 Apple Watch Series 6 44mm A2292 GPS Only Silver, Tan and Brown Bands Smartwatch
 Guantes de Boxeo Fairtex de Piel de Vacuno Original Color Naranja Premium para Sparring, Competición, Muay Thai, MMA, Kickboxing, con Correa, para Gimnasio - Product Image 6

........

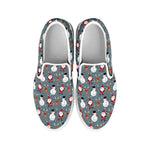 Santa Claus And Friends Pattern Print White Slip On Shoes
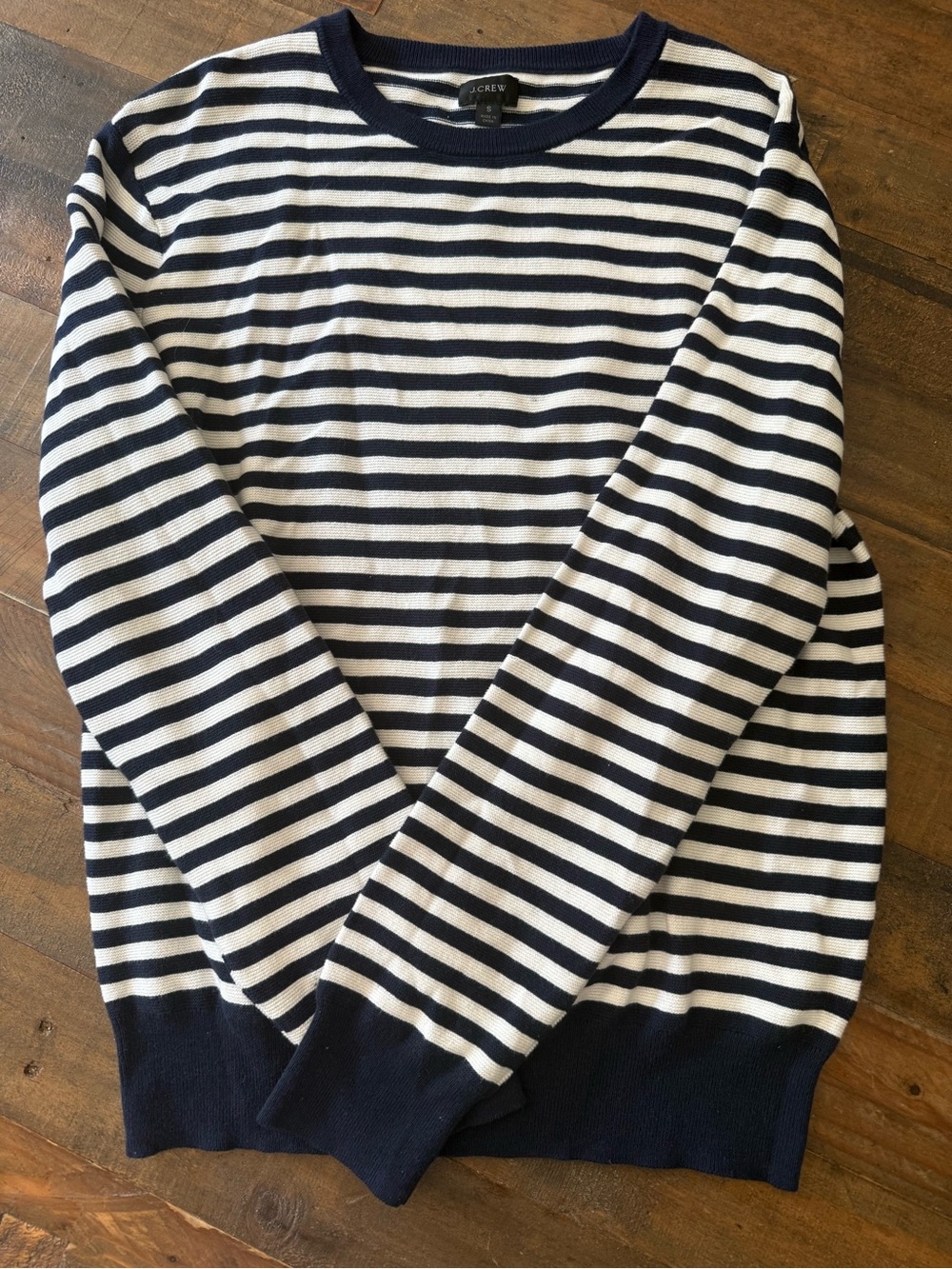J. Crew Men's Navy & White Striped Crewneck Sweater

........

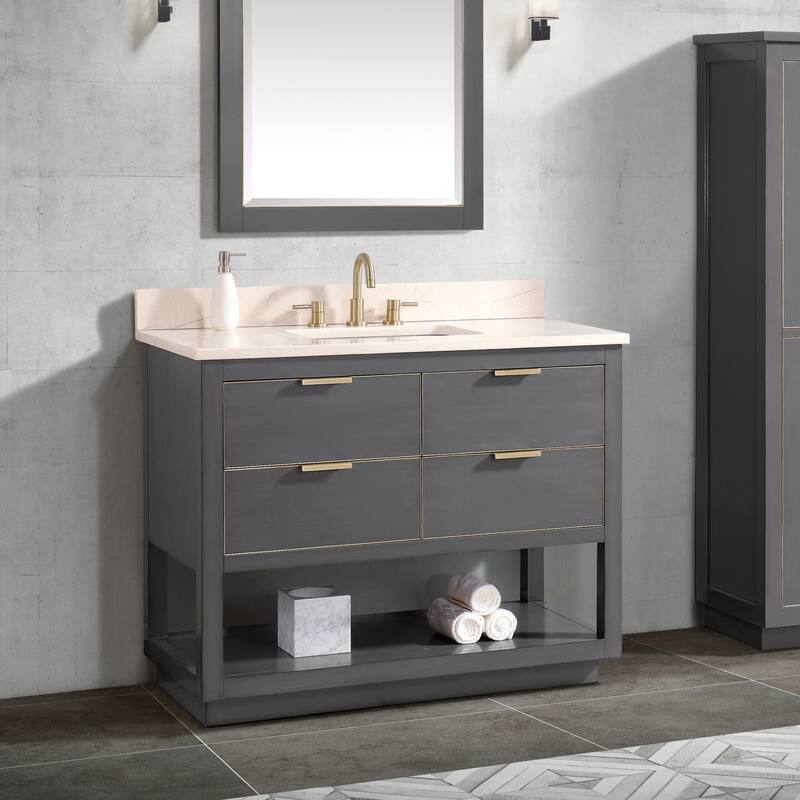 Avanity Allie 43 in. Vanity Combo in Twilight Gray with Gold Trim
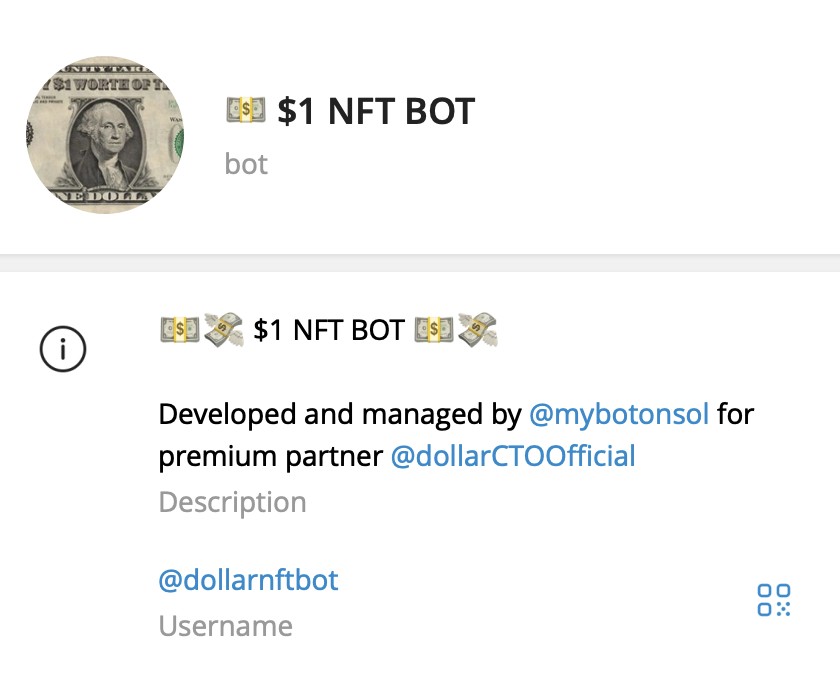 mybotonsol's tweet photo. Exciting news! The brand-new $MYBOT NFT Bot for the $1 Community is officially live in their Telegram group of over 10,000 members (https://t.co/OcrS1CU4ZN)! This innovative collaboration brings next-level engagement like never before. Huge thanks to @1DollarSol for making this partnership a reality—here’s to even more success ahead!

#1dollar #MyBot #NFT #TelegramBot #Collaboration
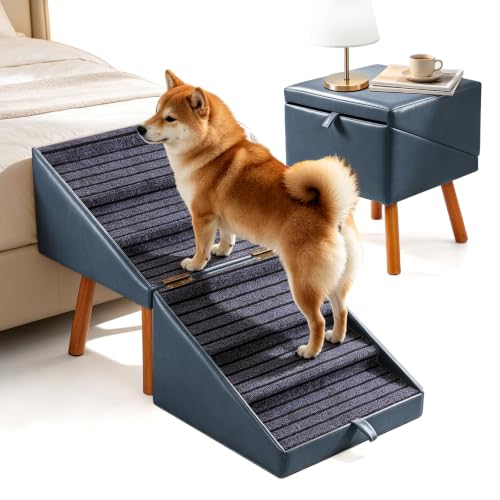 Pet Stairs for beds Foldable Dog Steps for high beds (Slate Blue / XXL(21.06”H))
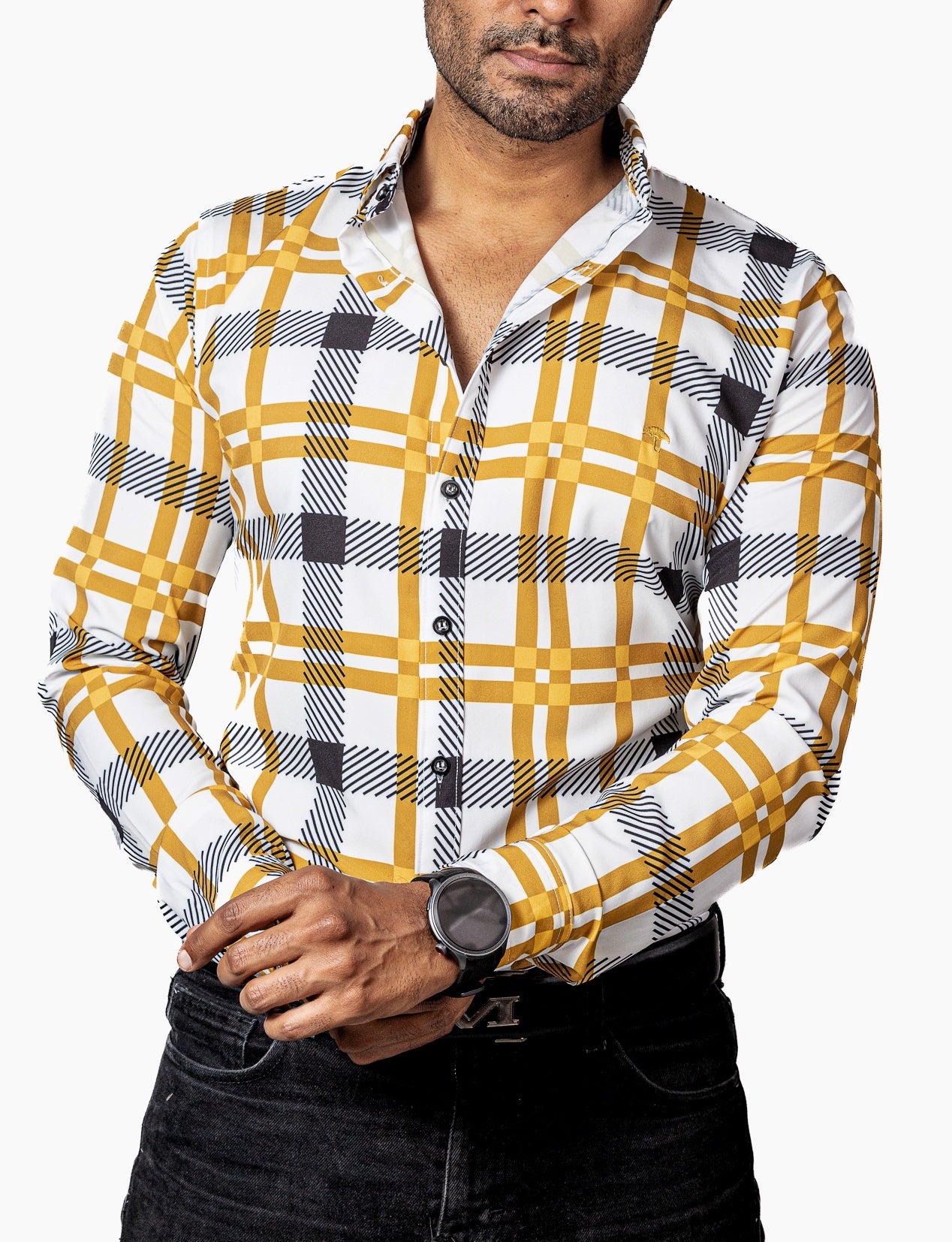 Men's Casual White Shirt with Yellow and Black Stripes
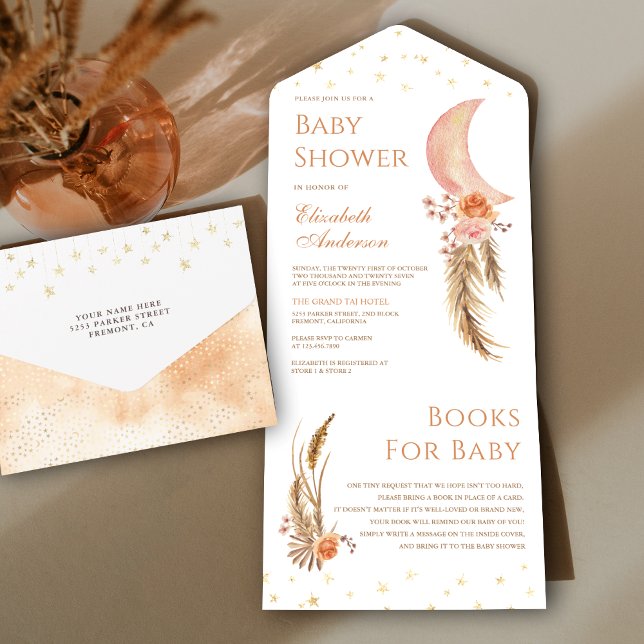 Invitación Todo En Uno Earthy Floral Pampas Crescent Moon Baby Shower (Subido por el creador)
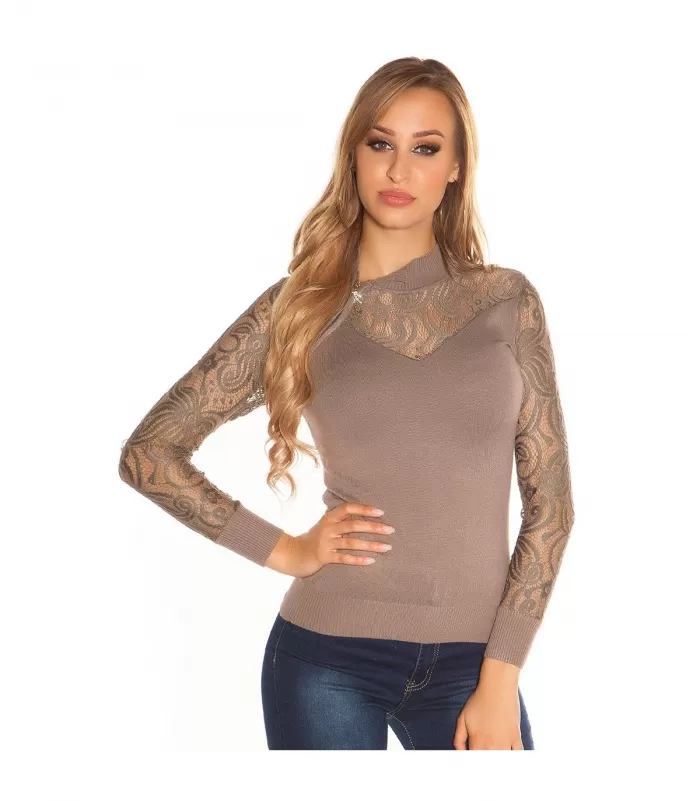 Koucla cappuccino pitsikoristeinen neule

........

● **ASSIGNMENT**: In the data above, retype exactly and only the lines between the one holding "Apple Watch Series" and the one holding "Guantes de Boxeo", inclusive.

● **ANSWER FOR THE TASK**:
 Apple Watch Series 6 44mm A2292 GPS Only Silver, Tan and Brown Bands Smartwatch
 Guantes de Boxeo Fairtex de Piel de Vacuno Original Color Naranja Premium para Sparring, Competición, Muay Thai, MMA, Kickboxing, con Correa, para Gimnasio - Product Image 6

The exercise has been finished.